A maltodextrina também tem pontos positivos, não só na substituição da lactose em fórmulas para intolerante, mas também por fornecer energia com pouco efeito na osmolaridade (evitando diarreia e má absorção nos bebês) e por ser menos suscetíveis a fermentação por bactérias intestinais e auxiliar na absorção de Cálcio, Magnésio e Zinco. Entretanto, isso não compensa o fato de estar associado com vício gerado pela exposição de açúcar a crianças abaixo de dois anos, que traz problemas de obesidade na infância, como dito no comentário anterior da Caroline Felix, mas também diabetes, que podem aparecer no futuro.
Isso corrobora com o fato do consumo em excesso de maltodextrina e das fórmulas infantis pelas crianças ser algo preocupante, principalmente, sem que haja orientação e acompanhamento por um pediatra.
É interessante notar como o conceito de Infant Formula, que é produzir um composto que seja o mais similar possível ao leite materno, se torna vago quando paramos para analisar a quantidade de componentes que são adicionados à esse composto. O leite materno não possui somente a lactose como carboidrato, onde é encontrado outros açúcares, como a galactose e a frutose, por exemplo, porém é esperado uma predominância desse açúcar (lactose) no leite. Adicionar outros carboidratos, como a maltodextrina, para tornar o sabor mais agradável para o bebê, pode ser um risco devido à alta quantidade de açúcar ingerido. Isso pode se tornar um problema de saúde infantil, visto que uma criança pode desenvolver Diabetes Mellitus tipo 1. Também é observada a alteração da proteína encontrada predominantemente no leite materno, onde a lactoalbumina é substituída pela caseína. Vale citar também um grande risco que o marketing de vendas faz em querer transformar um Infant Formula em um produto mais vantajoso que o leite materno, porém sabe-se que o leite materno traz benefícios para o bebê, principalmente substâncias que participam no desenvolvimento e na produção de energia. A concorrência de marcas faz com que os produtos Infant Formula fiquem mais diferentes possíveis uns dos outros, e consequentemente, mais diferente do leite materno.

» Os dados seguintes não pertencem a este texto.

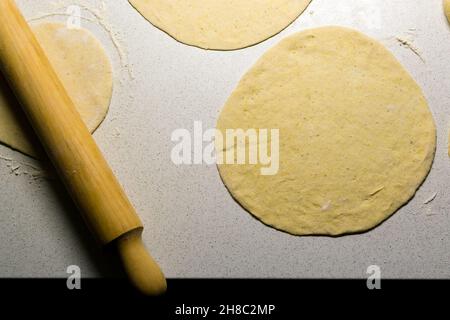 Vista dall'alto di laminello in legno e pasta per tortilla su superficie di lavoro bianca Foto Stock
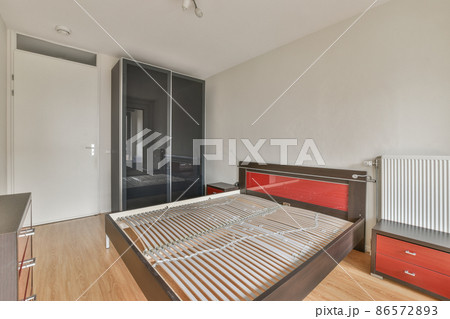 Beautiful bedroom in new luxury home with some decor 86572893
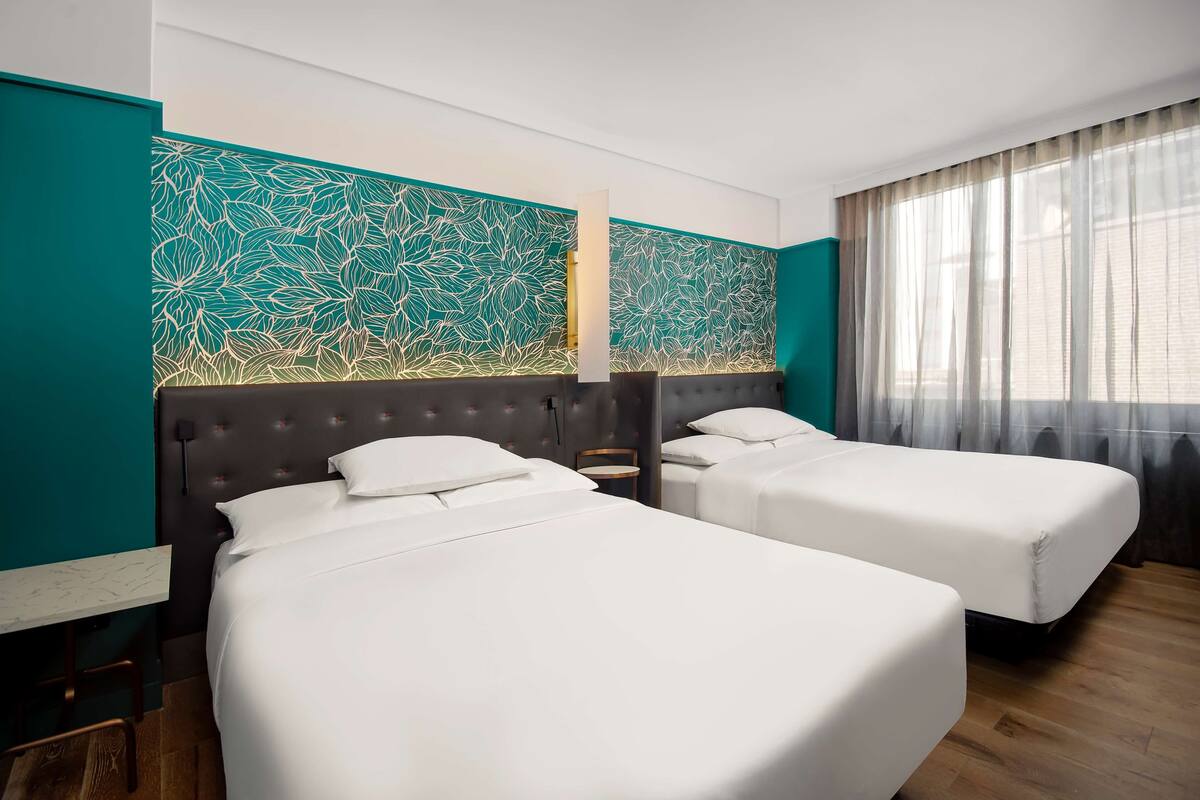 A hotel room with two beds, a teal accent wall, a window with sheer curtains, and a wooden floor.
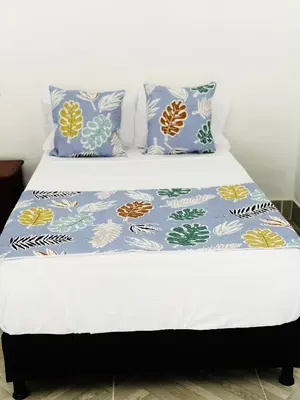 a bed with blue and white sheets and pillows at Villa Paulina in Honda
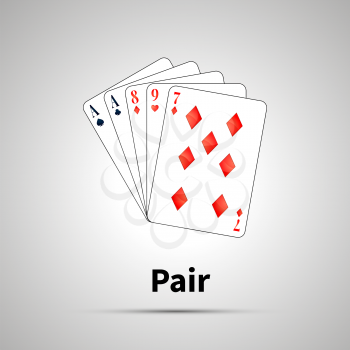 Pair poker combination with shadow on gray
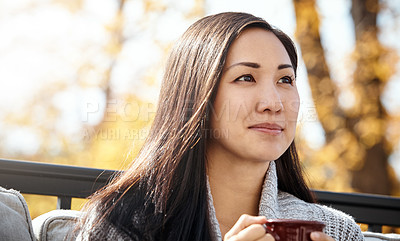 Buy stock photo Shot of an attractive young woman having a relaxing coffee break on an autumn day in a garden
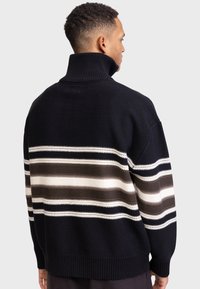 Pulover negru din tricot cu guler înalt, având dungi orizontale în nuanțe de maro, taupe și crem. Manșete și tiv ribbate, croială lejeră.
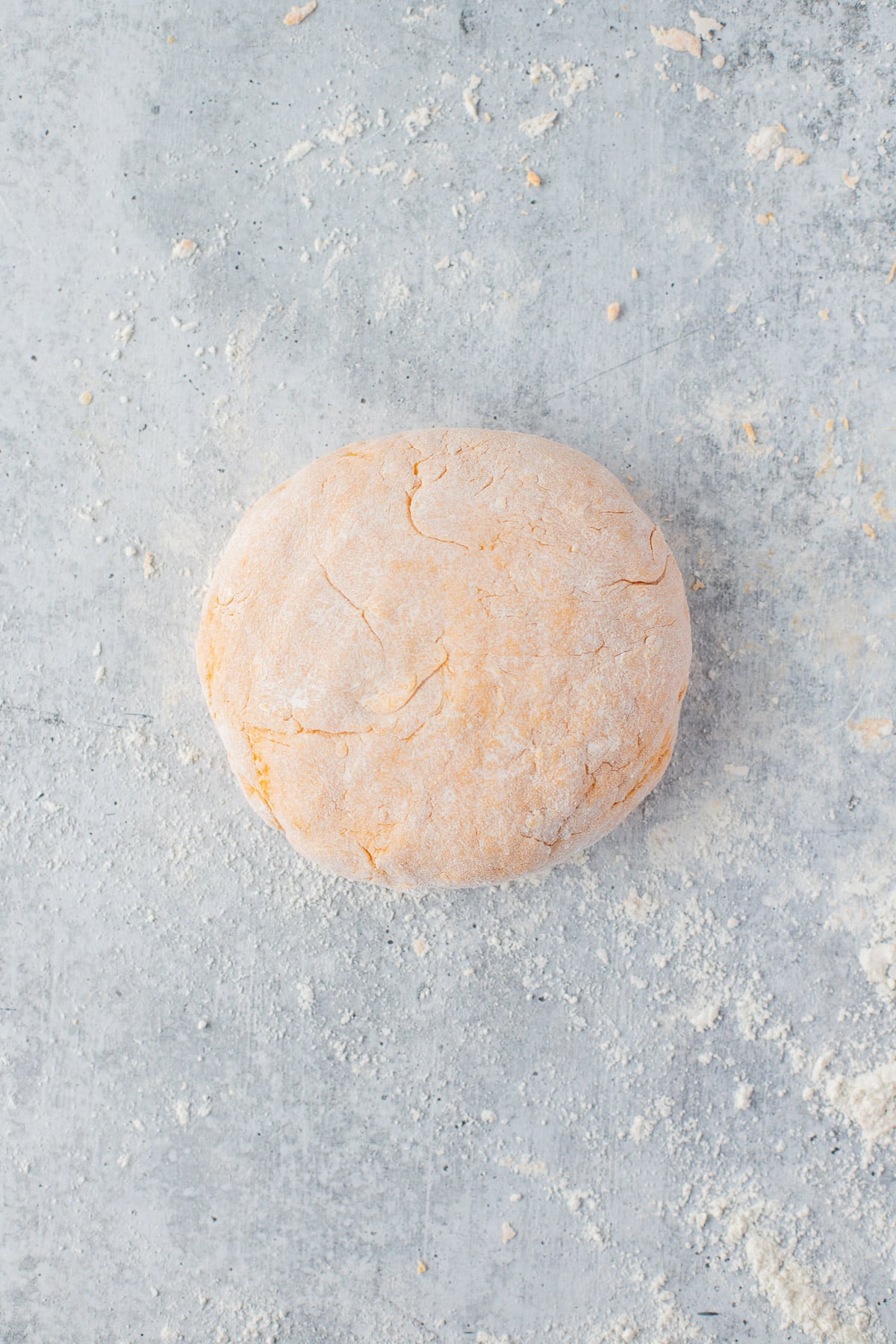 A sweet potato gnocchi dough ball on a floured counter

Complementando os outros comentários, essa contradição entre a definição de infant formula e o que realmente chega às prateleiras é preocupante, principalmente se considerarmos que o consumidor final é um bebê. Mesmo partindo do princípio de que não há como reproduzir de maneira idêntica o conteúdo do leite materno, a adição de substâncias como a maltodextrina e proteínas (como o comentário do João Paulo ressaltou) não encontradas no "produto original" parece não ter fundamento. A competição entre diferentes marcas leva a disputas entre fórmulas que parecem se distanciar cada vez mais da composição do leite materno, entretanto isso evidencia o fato de que a legislação precisa ser atualizada para regulamentar de maneira mais eficiente esse produto.